Anwar Arudin

Personal information
- Full name: Mohammad Anwar Arudin
- Born: 9 July 1984 (age 42)
- Batting: Left-handed

International information
- National side: Malaysia;
- T20I debut (cap 2): 24 June 2019 v Thailand
- Last T20I: 22 April 2021 v Nepal

Medal record
Representing Malaysia
Men's Cricket
Southeast Asian Games
| Gold medal – first place | 2017 Kuala Lumpur | 50 over |
| Silver medal – second place | 2017 Kuala Lumpur | Twenty20 |
- Source: Cricinfo, 22 April 2021

= Anwar Arudin =

Malaysian cricketer (born 1984)

Anwar Arudin (born 9 July 1984) is a Malaysian cricketer. He played in the 2014 ICC World Cricket League Division Three tournament.
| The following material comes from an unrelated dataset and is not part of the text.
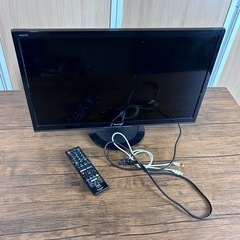 SHARP AQUOS 24型液晶カラーテレビ 2T-C24AD...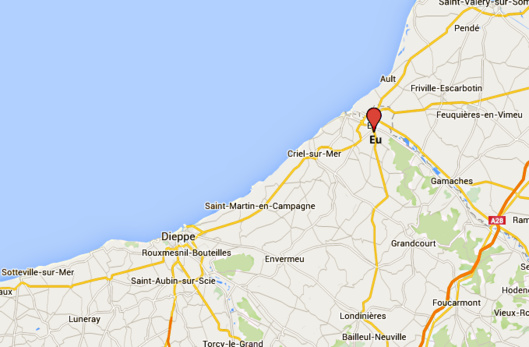 Seine-Maritime : un retraité de 66 ans blessé dans un accident de la route à Eu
He was named the captain of Malaysia for the 2018 ICC World Cricket League Division Four tournament, also held in Malaysia.

He was in Malaysia's squad for the 2018 Asia Cup Qualifier tournament. In October 2018, he was named in Malaysia's squad in the Eastern sub-region group for the 2018–19 ICC World Twenty20 Asia Qualifier tournament.

In June 2019, he was named in Malaysia's squad for the 2019 Malaysia Tri-Nation Series tournament. He made his Twenty20 International (T20I) debut in a five-wicket Malaysian victory over Thailand, on 24 June 2019.